■ WHAT IS NEEDED
All of the lines below are to be transcribed faithfully, with pictures excluded from the copy.

Raw records
==========

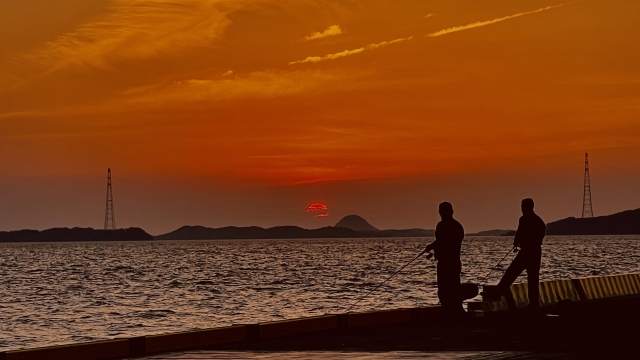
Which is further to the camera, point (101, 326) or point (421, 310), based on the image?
point (101, 326)

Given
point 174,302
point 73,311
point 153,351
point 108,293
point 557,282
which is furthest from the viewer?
point 108,293

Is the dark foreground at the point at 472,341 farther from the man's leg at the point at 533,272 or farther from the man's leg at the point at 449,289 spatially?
the man's leg at the point at 533,272

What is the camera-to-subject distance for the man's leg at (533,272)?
21453mm

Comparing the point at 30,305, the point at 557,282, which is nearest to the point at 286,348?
the point at 557,282

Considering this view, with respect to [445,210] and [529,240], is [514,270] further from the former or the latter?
[445,210]

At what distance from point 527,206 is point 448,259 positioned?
191 centimetres

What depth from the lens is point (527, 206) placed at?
2120cm

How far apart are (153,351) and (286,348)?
1815 mm

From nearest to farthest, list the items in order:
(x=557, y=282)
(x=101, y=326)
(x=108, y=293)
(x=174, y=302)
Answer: (x=557, y=282) < (x=101, y=326) < (x=174, y=302) < (x=108, y=293)

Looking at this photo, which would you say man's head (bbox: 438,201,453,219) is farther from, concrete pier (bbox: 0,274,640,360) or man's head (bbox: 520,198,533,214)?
concrete pier (bbox: 0,274,640,360)

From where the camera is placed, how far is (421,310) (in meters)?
21.8

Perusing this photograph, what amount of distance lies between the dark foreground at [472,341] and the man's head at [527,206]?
6.43 ft

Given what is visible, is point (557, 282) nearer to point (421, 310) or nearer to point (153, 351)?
point (421, 310)

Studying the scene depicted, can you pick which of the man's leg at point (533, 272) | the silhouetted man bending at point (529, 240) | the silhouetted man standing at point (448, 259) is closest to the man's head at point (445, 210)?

==========

■ SOLUTION TO THIS PROBLEM
Which is further to the camera, point (101, 326) or point (421, 310), based on the image?
point (101, 326)

Given
point 174,302
point 73,311
point 153,351
point 108,293
point 557,282
which is furthest from the viewer?
point 108,293

Is the dark foreground at the point at 472,341 farther from the man's leg at the point at 533,272 or farther from the man's leg at the point at 449,289 spatially?
the man's leg at the point at 533,272

What is the camera-to-subject distance for the man's leg at (533,272)?
21453mm

Comparing the point at 30,305, the point at 557,282, which is nearest to the point at 286,348?
the point at 557,282

Considering this view, with respect to [445,210] and [529,240], is [514,270] further from the former or the latter?
[445,210]

At what distance from point 527,206 is point 448,259 positioned?
191 centimetres

What depth from the lens is point (527, 206) placed at?
2120cm

How far apart are (153,351) and (286,348)?
1815 mm

From nearest to farthest, list the items in order:
(x=557, y=282)
(x=101, y=326)
(x=108, y=293)
(x=174, y=302)
Answer: (x=557, y=282) < (x=101, y=326) < (x=174, y=302) < (x=108, y=293)

Looking at this photo, which would you say man's head (bbox: 438,201,453,219) is farther from, concrete pier (bbox: 0,274,640,360) or man's head (bbox: 520,198,533,214)?
concrete pier (bbox: 0,274,640,360)

From where the camera is placed, how far is (421,310) (in meters)?
21.8

Perusing this photograph, what amount of distance lies between the dark foreground at [472,341] and the man's head at [527,206]?
6.43 ft

Given what is visible, is point (557, 282) nearer to point (421, 310) or nearer to point (153, 351)?
point (421, 310)

Studying the scene depicted, can you pick which of the man's leg at point (533, 272) | the silhouetted man bending at point (529, 240) | the silhouetted man standing at point (448, 259) is closest to the man's head at point (445, 210)?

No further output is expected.